Levy/levies: Are contributions paid by owners to the body corporate to cover its anticipated expenses. Levies are usually paid monthly and are based on an owner’s PQ.
Managing agent: A person who manages sectional title bodies corporate professionally. They take over the responsibilities from the body corporate for arranging the maintenance of the common property and for collecting levies, calling and arranging meetings and so on. They report to the trustees of the body corporate.
Participation quota (PQ): A value expressed as a percentage that allocates the portion of the body corporate expenses that an owner is liable to pay, as well as the value of an owner’s vote. For residential sections, the PQ is calculated based on the size of the floor area of an owner’s section. Therefore the bigger the section the larger the share of expenses that owner is liable for and also the larger their voting value.
Reserve fund: Also called a sinking fund. Levies paid into this account are saved and used to cover the costs of future capital expenses such as replacing common property roofing, repainting the building and so on.
Rules: The rules that the owners of units and occupiers of sections must follow.
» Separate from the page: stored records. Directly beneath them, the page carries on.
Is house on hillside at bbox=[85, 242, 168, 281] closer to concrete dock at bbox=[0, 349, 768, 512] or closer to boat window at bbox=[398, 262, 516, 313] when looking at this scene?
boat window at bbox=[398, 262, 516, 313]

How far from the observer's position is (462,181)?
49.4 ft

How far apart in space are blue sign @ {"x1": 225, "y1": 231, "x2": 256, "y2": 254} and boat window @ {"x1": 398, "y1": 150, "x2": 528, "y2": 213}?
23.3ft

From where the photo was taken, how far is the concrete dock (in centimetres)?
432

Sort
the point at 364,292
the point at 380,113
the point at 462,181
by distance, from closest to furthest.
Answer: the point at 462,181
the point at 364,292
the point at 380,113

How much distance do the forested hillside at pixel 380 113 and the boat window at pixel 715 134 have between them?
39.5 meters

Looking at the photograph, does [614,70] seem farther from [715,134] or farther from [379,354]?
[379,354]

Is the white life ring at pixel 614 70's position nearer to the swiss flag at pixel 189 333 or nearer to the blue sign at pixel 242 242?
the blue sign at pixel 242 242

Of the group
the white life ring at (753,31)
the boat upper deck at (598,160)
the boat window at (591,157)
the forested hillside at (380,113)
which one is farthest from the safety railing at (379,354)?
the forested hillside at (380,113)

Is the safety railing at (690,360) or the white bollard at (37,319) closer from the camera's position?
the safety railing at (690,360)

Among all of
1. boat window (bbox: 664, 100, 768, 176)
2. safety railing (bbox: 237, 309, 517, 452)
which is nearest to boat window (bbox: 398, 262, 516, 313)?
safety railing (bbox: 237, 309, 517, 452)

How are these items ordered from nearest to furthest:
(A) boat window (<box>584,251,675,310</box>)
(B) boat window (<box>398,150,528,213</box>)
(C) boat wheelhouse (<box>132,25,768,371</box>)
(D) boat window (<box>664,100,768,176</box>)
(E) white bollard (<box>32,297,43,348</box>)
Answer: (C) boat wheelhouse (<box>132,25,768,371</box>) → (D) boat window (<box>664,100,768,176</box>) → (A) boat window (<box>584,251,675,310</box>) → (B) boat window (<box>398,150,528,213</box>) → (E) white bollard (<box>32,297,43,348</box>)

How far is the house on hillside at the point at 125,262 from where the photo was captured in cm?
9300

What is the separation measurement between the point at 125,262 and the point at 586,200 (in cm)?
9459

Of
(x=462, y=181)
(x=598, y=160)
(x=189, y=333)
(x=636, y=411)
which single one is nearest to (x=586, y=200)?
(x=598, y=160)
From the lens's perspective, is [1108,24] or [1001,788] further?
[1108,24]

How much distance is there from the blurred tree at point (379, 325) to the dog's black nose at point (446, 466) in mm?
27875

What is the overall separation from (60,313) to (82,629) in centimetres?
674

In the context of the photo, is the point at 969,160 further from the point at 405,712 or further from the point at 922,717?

Section: A portion of a building or property, usually an apartment or townhouse (but may also be a garage, storeroom or other area) which can be separately owned from the rest of the building or property.
Sectional plan: The plan that shows the division of the land and building(s) into sections and common property. A copy of the scheme’s sectional plan will be held at your local Deeds Registry and can be obtained from there.
Sectional title scheme: Is a piece of land with a building(s) where individual owners own portions of the building(s) and co-own the common property. A scheme can be a vertical block of apartments or a one level row of townhouses which may be attached or detached. A scheme has a minimum of two sections and can be used for residential or commercial purposes or a mixture of both.
Trustees: The persons elected by the body corporate at each AGM to represent all the owners in the scheme. The trustees are responsible for the management, administration and maintenance of the common property and they must ensure that all the body corporate’s duties are carried out.
Unit: The ‘thing’ that a sectional title property owner actually owns. This is made up of his section (generally apartment/townhouse) and his undivided share of the common property.
Happy increasing your sectional title knowledge!